The Australian Conservation Foundation was established as a local variant in 1964. Its first president was not Peter Garrett, but Sir Garfield Barwick, the conservative High Court chief justice who later recommended the sacking of prime minister Gough Whitlam on November 11, 1975.
Conservation was a relatively conservative affair: the organised response of the ruling establishment to environmental management, starting with species conservation. Both have become more radicalised over time, but have retained their foundation role of working with government and industry to find solutions to major environmental problems.
The ACF is funded mainly from memberships and donations. It has on occasions partnered with companies. The WWF is funded by memberships, but also receives financial support for its programs from the federal Government and companies such as ANZ and Rio Tinto.
The recent Earth Hour campaign, encouraging households and businesses to switch their lights off for an hour on a Saturday night, is as much a branding exercise by WWF as an effort to "raise awareness" on climate change. Earth Hour and the strategic partnership to try to drive clean coal technologies reflect an increasingly pragmatic approach to its style of environmentalism. Down the deep green end of the church, the activists hate it.
In 2004, the left-wing think tank, the Australia Institute, released a report entitled, "Taming the Panda", which accused the WWF of being too close to the then Howard government.

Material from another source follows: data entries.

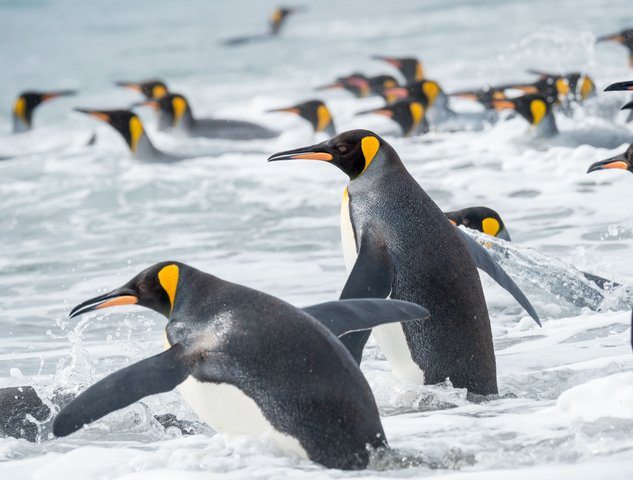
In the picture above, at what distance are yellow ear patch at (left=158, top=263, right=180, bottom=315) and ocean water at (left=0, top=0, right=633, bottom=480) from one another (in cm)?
41

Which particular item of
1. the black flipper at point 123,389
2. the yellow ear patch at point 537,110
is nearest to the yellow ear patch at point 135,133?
the yellow ear patch at point 537,110

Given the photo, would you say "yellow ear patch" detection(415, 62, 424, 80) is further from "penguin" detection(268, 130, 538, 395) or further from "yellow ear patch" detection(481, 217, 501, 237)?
"penguin" detection(268, 130, 538, 395)

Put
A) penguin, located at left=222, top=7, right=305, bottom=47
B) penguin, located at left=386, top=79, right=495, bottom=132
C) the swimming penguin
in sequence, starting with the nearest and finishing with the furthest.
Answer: penguin, located at left=386, top=79, right=495, bottom=132
the swimming penguin
penguin, located at left=222, top=7, right=305, bottom=47

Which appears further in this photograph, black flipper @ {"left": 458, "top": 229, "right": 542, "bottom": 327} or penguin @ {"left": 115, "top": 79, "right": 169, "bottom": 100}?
penguin @ {"left": 115, "top": 79, "right": 169, "bottom": 100}

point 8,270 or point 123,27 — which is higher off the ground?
point 123,27

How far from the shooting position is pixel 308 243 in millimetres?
6945

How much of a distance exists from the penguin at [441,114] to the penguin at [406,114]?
1.09 feet

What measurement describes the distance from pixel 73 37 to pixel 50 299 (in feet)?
74.2

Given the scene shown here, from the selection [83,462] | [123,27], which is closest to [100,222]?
[83,462]

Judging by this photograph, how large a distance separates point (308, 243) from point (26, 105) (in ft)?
26.1

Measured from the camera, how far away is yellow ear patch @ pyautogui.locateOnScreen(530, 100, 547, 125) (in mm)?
9570

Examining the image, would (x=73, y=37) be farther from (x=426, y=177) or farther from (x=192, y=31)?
(x=426, y=177)

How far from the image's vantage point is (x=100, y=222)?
8.34m

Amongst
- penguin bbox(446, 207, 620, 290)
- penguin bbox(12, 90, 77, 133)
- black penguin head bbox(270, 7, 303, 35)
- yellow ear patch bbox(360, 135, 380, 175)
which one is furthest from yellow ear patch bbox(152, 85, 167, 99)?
yellow ear patch bbox(360, 135, 380, 175)
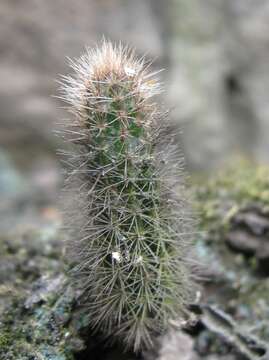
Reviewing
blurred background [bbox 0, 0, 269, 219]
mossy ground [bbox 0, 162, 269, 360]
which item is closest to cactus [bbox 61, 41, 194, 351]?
mossy ground [bbox 0, 162, 269, 360]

Greenpeace was created as a by-product of the peace movement that galvanised public opposition to the Vietnam War and the unease about living under the apocalyptic threat of nuclear annihilation. It started as a small group of protestors who raised money to charter boats and sail them next to planned nuclear testing, then whaling fleets.
At the same time, similar loose coalitions were uniting to fight the Tasmanian government, which wanted to develop the state's substantial hydro electricity resources, flooding lakes and valleys in the process. The Tasmanian Wilderness Society was officially formed at a meeting held at the house of a local GP, Bob Brown, in 1976. Activist campaigns successfully stopped the Franklin Dam in 1983 and a road through the Daintree forest in 1987.
Initially, activist groups were forged in protests against governments. Corporations came later. Greenpeace is, unsurprisingly, funded solely by membership fees, and refuses to take any money from governments or business. It is suspicious of anyone who does. Because it seeks to reform the institutions of government and business from the outside, its activists take a much harder line on key issues. Organisations such as Greenpeace need to maintain a high public profile to sustain membership numbers. Irrelevance is suicidal.
These groups found the greatest success by operating as environmental pirates, conducting high-profile smash-and-grab raids against the actions of governments and companies. The romance of activists casting themselves as heroic figures in a David and Goliath battle against the villainy of big business or government is more appealing to its members than the comparatively dour process of hammering out solutions, which inevitably involves engaging and compromising.
When it comes to climate change, Greenpeace and its fellow travellers have vested considerable time and effort in demonising the coal industry. Last year, they released a report claiming coal and other fossil fuels received $10 billion a year in government subsidies. Last week, it released another report claiming clean coal technology was nothing more than a "scam". The report handpicked and, in some cases, misrepresented reports and research by CSIRO and other agencies who are trying to make it work.
Through their different approaches, both groups have made different contributions to progressing the environment debate. But both face an uncertain future as the debate becomes increasingly mainstream. The ideas and opinions of governments, scientists, economists and industries are already crowding them out of the space they once held unchallenged.